The goal of the evaluation is to show how useful, easy to navigate and correct GitSource is. To execute an evaluation of the usability, utility, and perceived correctness of the system, we had individual structured 45-minute interviews with three participants. The participants were the software architects of three of the systems that we analyzed in the database. The interviewed architects were working closely with the teams to build up the software and they knew the potential of the team and their weak sides. In addition, the architects were leading the following systems:

  • Java and React system, 158 contributors, 700’000 LOC

  • Java and Angular system, 202 contributors, 2’500’000 LOC

  • Python system, 1201 contributors, 3’200’000 LOC

The interview with the architects was planned to contain a survey when starting the interview for 10 minutes, a workshop for 25 minutes, and a second survey at the end of the interview for 10 minutes. The first questionnaire was about rating the productivity within their teams. In the questionnaire, we were interested to find out their perceptions of the teams they were working with. The workshop contained two parts – to present the tool and its capabilities, and to let the participants use the tool. The last questionnaire contained open-ended questions to understand how useful the tool was to them.

The initial questionnaire was separated into three groups of questions – “Productivity perception”, “Interviewee experience within the team”, and “Benchmark questions”. A group of the questions was “What do you think about the productivity of your team?”, “How would you rate the productivity of your team from 1 to 5?” and “Where do you think your team could improve their productivity?”, which gave us an understanding of their perception about the team they were working with. To validate their answers, we wanted to understand how long they were working with the team, whether it was from the very beginning, or they recently joined the team as software architects. Another group of questions was related to our benchmark – “What is your perception regarding the percentage of deleted or modified code within the team?”, “Do you think that rewriting code, impacts the productivity of the team?”, “What is your perception regarding the number of conflicts when merging code within the team?”, and “Do you think that conflicts impact the productivity of the developers?”.

[Data entries]
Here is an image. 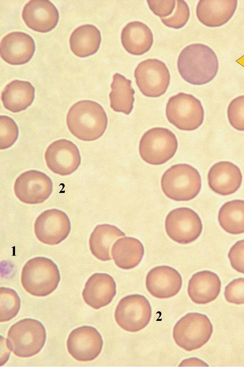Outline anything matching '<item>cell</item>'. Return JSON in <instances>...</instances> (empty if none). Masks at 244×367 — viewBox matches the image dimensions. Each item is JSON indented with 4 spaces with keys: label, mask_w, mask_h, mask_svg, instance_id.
Masks as SVG:
<instances>
[{
    "label": "cell",
    "mask_w": 244,
    "mask_h": 367,
    "mask_svg": "<svg viewBox=\"0 0 244 367\" xmlns=\"http://www.w3.org/2000/svg\"><path fill=\"white\" fill-rule=\"evenodd\" d=\"M0 322L8 321L14 317L18 313L20 306V298L16 292L10 288L1 287Z\"/></svg>",
    "instance_id": "f546056e"
},
{
    "label": "cell",
    "mask_w": 244,
    "mask_h": 367,
    "mask_svg": "<svg viewBox=\"0 0 244 367\" xmlns=\"http://www.w3.org/2000/svg\"><path fill=\"white\" fill-rule=\"evenodd\" d=\"M101 42L99 30L92 25H84L76 28L70 38V48L73 53L80 58L95 54Z\"/></svg>",
    "instance_id": "4316f807"
},
{
    "label": "cell",
    "mask_w": 244,
    "mask_h": 367,
    "mask_svg": "<svg viewBox=\"0 0 244 367\" xmlns=\"http://www.w3.org/2000/svg\"><path fill=\"white\" fill-rule=\"evenodd\" d=\"M134 77L140 91L148 97H158L164 94L170 81L166 64L156 59H147L138 64Z\"/></svg>",
    "instance_id": "30bf717a"
},
{
    "label": "cell",
    "mask_w": 244,
    "mask_h": 367,
    "mask_svg": "<svg viewBox=\"0 0 244 367\" xmlns=\"http://www.w3.org/2000/svg\"><path fill=\"white\" fill-rule=\"evenodd\" d=\"M178 68L186 81L201 85L210 82L216 77L218 61L210 47L202 44H194L186 46L180 53Z\"/></svg>",
    "instance_id": "6da1fadb"
},
{
    "label": "cell",
    "mask_w": 244,
    "mask_h": 367,
    "mask_svg": "<svg viewBox=\"0 0 244 367\" xmlns=\"http://www.w3.org/2000/svg\"><path fill=\"white\" fill-rule=\"evenodd\" d=\"M144 252L142 243L138 239L131 237L118 239L113 244L111 251L116 265L124 269H132L138 265Z\"/></svg>",
    "instance_id": "d4e9b609"
},
{
    "label": "cell",
    "mask_w": 244,
    "mask_h": 367,
    "mask_svg": "<svg viewBox=\"0 0 244 367\" xmlns=\"http://www.w3.org/2000/svg\"><path fill=\"white\" fill-rule=\"evenodd\" d=\"M66 121L70 133L84 141L100 138L108 125L107 116L102 107L88 100L74 104L68 111Z\"/></svg>",
    "instance_id": "7a4b0ae2"
},
{
    "label": "cell",
    "mask_w": 244,
    "mask_h": 367,
    "mask_svg": "<svg viewBox=\"0 0 244 367\" xmlns=\"http://www.w3.org/2000/svg\"><path fill=\"white\" fill-rule=\"evenodd\" d=\"M179 366H208V365L199 358L191 357L182 361Z\"/></svg>",
    "instance_id": "8d00e7d4"
},
{
    "label": "cell",
    "mask_w": 244,
    "mask_h": 367,
    "mask_svg": "<svg viewBox=\"0 0 244 367\" xmlns=\"http://www.w3.org/2000/svg\"><path fill=\"white\" fill-rule=\"evenodd\" d=\"M66 344L68 352L74 359L88 361L98 356L102 350L103 340L96 328L84 325L75 328L70 333Z\"/></svg>",
    "instance_id": "5bb4252c"
},
{
    "label": "cell",
    "mask_w": 244,
    "mask_h": 367,
    "mask_svg": "<svg viewBox=\"0 0 244 367\" xmlns=\"http://www.w3.org/2000/svg\"><path fill=\"white\" fill-rule=\"evenodd\" d=\"M230 123L236 129L244 131V95L233 99L228 108Z\"/></svg>",
    "instance_id": "d6a6232c"
},
{
    "label": "cell",
    "mask_w": 244,
    "mask_h": 367,
    "mask_svg": "<svg viewBox=\"0 0 244 367\" xmlns=\"http://www.w3.org/2000/svg\"><path fill=\"white\" fill-rule=\"evenodd\" d=\"M45 160L52 172L65 176L76 170L80 164L81 157L76 146L72 141L63 139L55 141L48 146Z\"/></svg>",
    "instance_id": "9a60e30c"
},
{
    "label": "cell",
    "mask_w": 244,
    "mask_h": 367,
    "mask_svg": "<svg viewBox=\"0 0 244 367\" xmlns=\"http://www.w3.org/2000/svg\"><path fill=\"white\" fill-rule=\"evenodd\" d=\"M126 234L117 227L104 224L97 225L92 233L89 245L94 257L102 261L112 259L110 250L114 243Z\"/></svg>",
    "instance_id": "484cf974"
},
{
    "label": "cell",
    "mask_w": 244,
    "mask_h": 367,
    "mask_svg": "<svg viewBox=\"0 0 244 367\" xmlns=\"http://www.w3.org/2000/svg\"><path fill=\"white\" fill-rule=\"evenodd\" d=\"M35 89L28 81L15 80L8 83L2 92L4 107L16 113L26 110L33 102Z\"/></svg>",
    "instance_id": "cb8c5ba5"
},
{
    "label": "cell",
    "mask_w": 244,
    "mask_h": 367,
    "mask_svg": "<svg viewBox=\"0 0 244 367\" xmlns=\"http://www.w3.org/2000/svg\"><path fill=\"white\" fill-rule=\"evenodd\" d=\"M228 257L232 267L244 273V239L237 241L230 248Z\"/></svg>",
    "instance_id": "e575fe53"
},
{
    "label": "cell",
    "mask_w": 244,
    "mask_h": 367,
    "mask_svg": "<svg viewBox=\"0 0 244 367\" xmlns=\"http://www.w3.org/2000/svg\"><path fill=\"white\" fill-rule=\"evenodd\" d=\"M131 84L130 80L118 73L113 76L112 91L109 97L110 107L114 111L122 112L126 115L132 112L134 101V91Z\"/></svg>",
    "instance_id": "83f0119b"
},
{
    "label": "cell",
    "mask_w": 244,
    "mask_h": 367,
    "mask_svg": "<svg viewBox=\"0 0 244 367\" xmlns=\"http://www.w3.org/2000/svg\"><path fill=\"white\" fill-rule=\"evenodd\" d=\"M176 3V6L174 14L160 19L166 26L178 29L182 28L188 22L190 18V9L184 1L178 0Z\"/></svg>",
    "instance_id": "1f68e13d"
},
{
    "label": "cell",
    "mask_w": 244,
    "mask_h": 367,
    "mask_svg": "<svg viewBox=\"0 0 244 367\" xmlns=\"http://www.w3.org/2000/svg\"><path fill=\"white\" fill-rule=\"evenodd\" d=\"M121 41L124 49L134 55H142L148 52L152 45L154 38L150 29L138 21L128 23L123 29Z\"/></svg>",
    "instance_id": "603a6c76"
},
{
    "label": "cell",
    "mask_w": 244,
    "mask_h": 367,
    "mask_svg": "<svg viewBox=\"0 0 244 367\" xmlns=\"http://www.w3.org/2000/svg\"><path fill=\"white\" fill-rule=\"evenodd\" d=\"M116 292V284L112 276L106 273H96L86 282L82 295L87 304L99 309L110 304Z\"/></svg>",
    "instance_id": "d6986e66"
},
{
    "label": "cell",
    "mask_w": 244,
    "mask_h": 367,
    "mask_svg": "<svg viewBox=\"0 0 244 367\" xmlns=\"http://www.w3.org/2000/svg\"><path fill=\"white\" fill-rule=\"evenodd\" d=\"M208 179V185L212 191L222 195H228L239 189L242 182V175L240 168L235 164L222 161L210 168Z\"/></svg>",
    "instance_id": "ffe728a7"
},
{
    "label": "cell",
    "mask_w": 244,
    "mask_h": 367,
    "mask_svg": "<svg viewBox=\"0 0 244 367\" xmlns=\"http://www.w3.org/2000/svg\"><path fill=\"white\" fill-rule=\"evenodd\" d=\"M150 10L160 18H165L171 15L174 9L176 1H147Z\"/></svg>",
    "instance_id": "d590c367"
},
{
    "label": "cell",
    "mask_w": 244,
    "mask_h": 367,
    "mask_svg": "<svg viewBox=\"0 0 244 367\" xmlns=\"http://www.w3.org/2000/svg\"><path fill=\"white\" fill-rule=\"evenodd\" d=\"M212 331V325L206 315L190 312L177 321L172 335L178 346L190 351L204 345L210 339Z\"/></svg>",
    "instance_id": "8992f818"
},
{
    "label": "cell",
    "mask_w": 244,
    "mask_h": 367,
    "mask_svg": "<svg viewBox=\"0 0 244 367\" xmlns=\"http://www.w3.org/2000/svg\"><path fill=\"white\" fill-rule=\"evenodd\" d=\"M60 278L58 268L52 260L36 257L24 266L21 283L26 291L32 295L45 296L57 288Z\"/></svg>",
    "instance_id": "3957f363"
},
{
    "label": "cell",
    "mask_w": 244,
    "mask_h": 367,
    "mask_svg": "<svg viewBox=\"0 0 244 367\" xmlns=\"http://www.w3.org/2000/svg\"><path fill=\"white\" fill-rule=\"evenodd\" d=\"M0 149L11 147L18 136V128L15 121L10 117L2 115L0 117Z\"/></svg>",
    "instance_id": "4dcf8cb0"
},
{
    "label": "cell",
    "mask_w": 244,
    "mask_h": 367,
    "mask_svg": "<svg viewBox=\"0 0 244 367\" xmlns=\"http://www.w3.org/2000/svg\"><path fill=\"white\" fill-rule=\"evenodd\" d=\"M146 287L150 294L158 298H167L176 295L182 285V278L178 272L169 266H158L148 273Z\"/></svg>",
    "instance_id": "e0dca14e"
},
{
    "label": "cell",
    "mask_w": 244,
    "mask_h": 367,
    "mask_svg": "<svg viewBox=\"0 0 244 367\" xmlns=\"http://www.w3.org/2000/svg\"><path fill=\"white\" fill-rule=\"evenodd\" d=\"M237 3L236 0H200L196 9L197 18L207 27H220L232 17Z\"/></svg>",
    "instance_id": "44dd1931"
},
{
    "label": "cell",
    "mask_w": 244,
    "mask_h": 367,
    "mask_svg": "<svg viewBox=\"0 0 244 367\" xmlns=\"http://www.w3.org/2000/svg\"><path fill=\"white\" fill-rule=\"evenodd\" d=\"M152 316L148 300L142 295L135 294L123 297L114 312L117 324L128 332H138L144 328Z\"/></svg>",
    "instance_id": "9c48e42d"
},
{
    "label": "cell",
    "mask_w": 244,
    "mask_h": 367,
    "mask_svg": "<svg viewBox=\"0 0 244 367\" xmlns=\"http://www.w3.org/2000/svg\"><path fill=\"white\" fill-rule=\"evenodd\" d=\"M166 111L168 121L181 130H194L204 121V111L201 102L190 94L180 93L172 97Z\"/></svg>",
    "instance_id": "ba28073f"
},
{
    "label": "cell",
    "mask_w": 244,
    "mask_h": 367,
    "mask_svg": "<svg viewBox=\"0 0 244 367\" xmlns=\"http://www.w3.org/2000/svg\"><path fill=\"white\" fill-rule=\"evenodd\" d=\"M22 18L32 30L46 33L56 26L59 14L56 8L50 1L32 0L24 6Z\"/></svg>",
    "instance_id": "2e32d148"
},
{
    "label": "cell",
    "mask_w": 244,
    "mask_h": 367,
    "mask_svg": "<svg viewBox=\"0 0 244 367\" xmlns=\"http://www.w3.org/2000/svg\"><path fill=\"white\" fill-rule=\"evenodd\" d=\"M46 332L38 320L24 318L10 328L6 344L10 351L17 356L28 357L38 353L44 345Z\"/></svg>",
    "instance_id": "277c9868"
},
{
    "label": "cell",
    "mask_w": 244,
    "mask_h": 367,
    "mask_svg": "<svg viewBox=\"0 0 244 367\" xmlns=\"http://www.w3.org/2000/svg\"><path fill=\"white\" fill-rule=\"evenodd\" d=\"M70 228L67 214L57 209L42 212L37 217L34 225V233L38 240L50 245L58 244L64 240Z\"/></svg>",
    "instance_id": "4fadbf2b"
},
{
    "label": "cell",
    "mask_w": 244,
    "mask_h": 367,
    "mask_svg": "<svg viewBox=\"0 0 244 367\" xmlns=\"http://www.w3.org/2000/svg\"><path fill=\"white\" fill-rule=\"evenodd\" d=\"M224 297L230 303L244 304V278L234 279L230 282L225 288Z\"/></svg>",
    "instance_id": "836d02e7"
},
{
    "label": "cell",
    "mask_w": 244,
    "mask_h": 367,
    "mask_svg": "<svg viewBox=\"0 0 244 367\" xmlns=\"http://www.w3.org/2000/svg\"><path fill=\"white\" fill-rule=\"evenodd\" d=\"M218 220L228 233H244V200H234L224 203L219 210Z\"/></svg>",
    "instance_id": "f1b7e54d"
},
{
    "label": "cell",
    "mask_w": 244,
    "mask_h": 367,
    "mask_svg": "<svg viewBox=\"0 0 244 367\" xmlns=\"http://www.w3.org/2000/svg\"><path fill=\"white\" fill-rule=\"evenodd\" d=\"M161 186L164 194L176 201H189L199 193L201 177L198 171L186 164L172 166L162 176Z\"/></svg>",
    "instance_id": "5b68a950"
},
{
    "label": "cell",
    "mask_w": 244,
    "mask_h": 367,
    "mask_svg": "<svg viewBox=\"0 0 244 367\" xmlns=\"http://www.w3.org/2000/svg\"><path fill=\"white\" fill-rule=\"evenodd\" d=\"M220 287V280L216 273L203 270L196 273L190 278L188 293L194 302L206 304L216 298Z\"/></svg>",
    "instance_id": "7402d4cb"
},
{
    "label": "cell",
    "mask_w": 244,
    "mask_h": 367,
    "mask_svg": "<svg viewBox=\"0 0 244 367\" xmlns=\"http://www.w3.org/2000/svg\"><path fill=\"white\" fill-rule=\"evenodd\" d=\"M178 140L169 129L156 127L148 130L142 136L139 145L142 158L152 165L162 164L175 154Z\"/></svg>",
    "instance_id": "52a82bcc"
},
{
    "label": "cell",
    "mask_w": 244,
    "mask_h": 367,
    "mask_svg": "<svg viewBox=\"0 0 244 367\" xmlns=\"http://www.w3.org/2000/svg\"><path fill=\"white\" fill-rule=\"evenodd\" d=\"M166 234L174 241L186 244L200 235L202 224L198 215L192 209L180 207L172 210L165 221Z\"/></svg>",
    "instance_id": "8fae6325"
},
{
    "label": "cell",
    "mask_w": 244,
    "mask_h": 367,
    "mask_svg": "<svg viewBox=\"0 0 244 367\" xmlns=\"http://www.w3.org/2000/svg\"><path fill=\"white\" fill-rule=\"evenodd\" d=\"M52 182L45 173L31 170L22 173L16 180L14 192L16 197L28 204H40L52 192Z\"/></svg>",
    "instance_id": "7c38bea8"
},
{
    "label": "cell",
    "mask_w": 244,
    "mask_h": 367,
    "mask_svg": "<svg viewBox=\"0 0 244 367\" xmlns=\"http://www.w3.org/2000/svg\"><path fill=\"white\" fill-rule=\"evenodd\" d=\"M35 43L31 36L21 32H14L5 36L0 42L1 58L12 65L28 63L35 51Z\"/></svg>",
    "instance_id": "ac0fdd59"
}]
</instances>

_Task instructions:_
(a) Answer these about the GitSource evaluation text:
(i) How long was each individual structured interview?
(ii) How many contributors did the Python system have?
(iii) Into which three groups was the initial questionnaire separated?
(b) Pick up the GitSource evaluation text after its last sentence and carry it forward.

_Results by task:_
(a)
(i) 45 minutes
(ii) 1201
(iii) "Productivity perception," "Interviewee experience within the team," and "Benchmark questions"

(b)
Then, we explained the visualizations of our tool and how it is used. The participants were given the following tasks to be executed while using the tool for some time to better understand the results of their teams:

  • Task 1: Find where your system is located compared to other systems in Efficiency

  • Task 2: Find the most efficient author

  • Task 3: Count how many authors have no conflicts while merging their code

In the end, the participants were asked for qualitative feedback on the tool. It contained the following open-ended questions – “How hard or easy was the navigation and understanding of the tool?”, “Did your perception for productivity change after the workshop?”, “How accurate were the shown results?”, “How complete was the analysis for your team?”, “Where do you see your team improve for the future?”, “What would you add to the tool as a feature?” and “Would you consider getting a license and using the tool regularly during their development?”.

Results and dicussions

In the following part of the evaluation, when enumerating or mentioning the results, they are mentioned in the following order: Java and React system, Java and Angular system, Python system. These were the results from the systems in our benchmark metrics:

  • Efficiency: 3 stars, Conflicts/merges ratio: 1-star, Average stars: 2

  • Efficiency: 5 stars, Conflicts/merges ratio: 3 stars, Average stars: 4

  • Efficiency: 4 stars, Conflicts/merges ratio: 4 stars, Average stars: 4

In the first questionnaire, all the participants’ perceptions were that their teams could be more productive and rated their teams with 3, 4, and 4 points. Regarding the architects’ experience within the teams, all of them were part of their team since the beginning of the creation of each software. That showed us that all their answers are very credible since they have a long experience working with the teams. Furthermore, they mentioned that they have issues with communication within the team and not following deadlines, coordination issues among teams, and lack of alignment between the customer and the developers. Regarding our benchmark questions, all of them did not have a clear perception regarding how efficient their teams are when rewriting and deleting code, except for the sprints where that were purposefully aimed at rewriting code. All of them were not aware of the number of conflicts introduced into the team when merging code. They all agreed that rewriting and deleting code and having conflicts could affect the productivity of the team.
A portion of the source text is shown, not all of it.